Dans ce dossier, nous avons voulu décrire les processus en cours dans les établissements expérimentaux et les impacts qu’ils induisent sur la démocratie et la collégialité universitaires ainsi que sur les conditions de travail et l’organisation des unités de formation et de recherche. Des résistances s’organisent pour défendre les valeurs universitaires et alerter sur les impacts de transformations que la communauté universitaire, déjà en sur travail, peine à anticiper. De Paris-Saclay à l’Université de Lille, de l’Université Gustave Eiffel à Nantes Université, de CY Cergy Paris Université à l’Université Grenoble Alpes, de l’Institut polytechnique de Paris à la succession des initiatives de rapprochement au sein de l’espace de l’enseignement supérieur lyonnais, les syndicats luttent pour alerter et mobiliser la communauté universitaire. Avec une première victoire à Lyon, où une succession de votes défavorables de différentes instances de l’Université de Lyon 1 et de l’École supérieure de chimie, physique, électronique de Lyon (CPE Lyon, école privée) est parvenue à faire échec à la transformation en EPE.
Qu’en est-il dans les universités qui ne se sont pas engagées dans les regroupements sous la forme d’EPE ? À l’Université de Strasbourg et à Sorbonne Université, malgré un respect des règles du code de l’éducation, les témoignages décrivent un fonctionnement démocratique très dégradé en raison notamment de l’éloignement des instances de décision dans ces méga-structures.
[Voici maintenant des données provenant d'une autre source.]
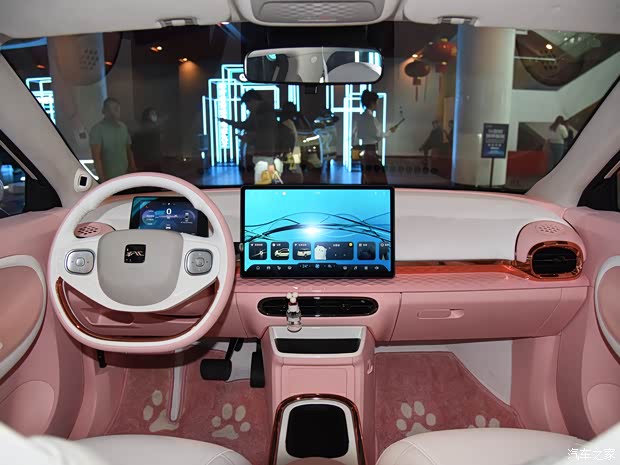 江淮汽车 钇为3 2023款 基本型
Et qu’en est-il dans les établissements qui anticipent les expérimentations de « l’acte II de l’autonomie » ? Les contournements du code ne semblent se faire ni au bénéfice d’un fonctionnement plus démocratique, ni au bénéfice des personnels, ni même pour améliorer la délivrance des missions de service public, mais pour mettre en place de façon plus « agile » une austérité budgétaire imposée par le ministère en charge de l’enseignement supérieur et la recherche.
Nous espérons que ce dossier contribuera à alerter notre communauté sur la dissolution en cours de l’« Université » dans des grands établissements où elle perd toute personnalité et à partager les actions locales de résistance et de défense du modèle universitaire de service public de l’enseignement supérieur et de la recherche.